Return every line of the data below without any change.

>> START PROVIDED DATA

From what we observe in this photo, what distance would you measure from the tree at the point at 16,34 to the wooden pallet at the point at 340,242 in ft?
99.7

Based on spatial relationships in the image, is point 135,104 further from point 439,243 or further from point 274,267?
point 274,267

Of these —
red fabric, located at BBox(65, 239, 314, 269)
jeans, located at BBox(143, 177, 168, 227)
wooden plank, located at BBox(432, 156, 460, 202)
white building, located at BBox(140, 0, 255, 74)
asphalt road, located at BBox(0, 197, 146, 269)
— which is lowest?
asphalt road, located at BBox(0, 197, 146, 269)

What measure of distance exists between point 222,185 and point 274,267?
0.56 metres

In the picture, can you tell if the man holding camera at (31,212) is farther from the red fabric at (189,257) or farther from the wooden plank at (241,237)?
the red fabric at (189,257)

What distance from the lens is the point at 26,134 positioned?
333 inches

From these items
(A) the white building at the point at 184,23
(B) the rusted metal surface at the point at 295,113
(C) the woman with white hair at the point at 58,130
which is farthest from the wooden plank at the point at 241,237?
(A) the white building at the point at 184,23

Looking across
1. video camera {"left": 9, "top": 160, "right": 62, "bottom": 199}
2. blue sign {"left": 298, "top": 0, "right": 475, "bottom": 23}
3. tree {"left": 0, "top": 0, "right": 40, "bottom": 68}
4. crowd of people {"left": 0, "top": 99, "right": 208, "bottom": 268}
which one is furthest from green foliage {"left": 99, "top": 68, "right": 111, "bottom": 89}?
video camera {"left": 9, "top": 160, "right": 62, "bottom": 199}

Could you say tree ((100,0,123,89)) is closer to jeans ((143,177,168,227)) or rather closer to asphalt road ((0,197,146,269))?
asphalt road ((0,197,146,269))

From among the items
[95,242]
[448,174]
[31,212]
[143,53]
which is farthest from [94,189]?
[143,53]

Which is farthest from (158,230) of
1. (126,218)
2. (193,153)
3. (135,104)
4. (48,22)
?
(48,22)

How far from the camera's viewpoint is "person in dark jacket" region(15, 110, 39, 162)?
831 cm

>> END PROVIDED DATA

EXPECTED ANSWER –
From what we observe in this photo, what distance would you measure from the tree at the point at 16,34 to the wooden pallet at the point at 340,242 in ft?
99.7

Based on spatial relationships in the image, is point 135,104 further from point 439,243 or further from point 274,267?
point 274,267

Of these —
red fabric, located at BBox(65, 239, 314, 269)
jeans, located at BBox(143, 177, 168, 227)
wooden plank, located at BBox(432, 156, 460, 202)
white building, located at BBox(140, 0, 255, 74)
asphalt road, located at BBox(0, 197, 146, 269)
— which is lowest?
asphalt road, located at BBox(0, 197, 146, 269)

What measure of distance exists between point 222,185 and point 274,267?
0.56 metres

In the picture, can you tell if the man holding camera at (31,212) is farther from the red fabric at (189,257) or farther from the wooden plank at (241,237)?
the red fabric at (189,257)

What distance from the lens is the point at 26,134 positioned?
333 inches

From these items
(A) the white building at the point at 184,23
(B) the rusted metal surface at the point at 295,113
(C) the woman with white hair at the point at 58,130
which is farthest from the wooden plank at the point at 241,237?
(A) the white building at the point at 184,23

Looking across
1. video camera {"left": 9, "top": 160, "right": 62, "bottom": 199}
2. blue sign {"left": 298, "top": 0, "right": 475, "bottom": 23}
3. tree {"left": 0, "top": 0, "right": 40, "bottom": 68}
4. crowd of people {"left": 0, "top": 99, "right": 208, "bottom": 268}
which one is furthest from green foliage {"left": 99, "top": 68, "right": 111, "bottom": 89}?
video camera {"left": 9, "top": 160, "right": 62, "bottom": 199}

Could you say tree ((100,0,123,89)) is closer to jeans ((143,177,168,227)) or rather closer to asphalt road ((0,197,146,269))?
asphalt road ((0,197,146,269))

From among the items
[95,242]
[448,174]
[31,212]
[143,53]
which is farthest from [94,189]?
[143,53]

Which is farthest from (158,230) of
1. (126,218)
2. (193,153)
3. (135,104)
4. (48,22)
?
(48,22)

How far from the camera's viewpoint is "person in dark jacket" region(15, 110, 39, 162)?
831 cm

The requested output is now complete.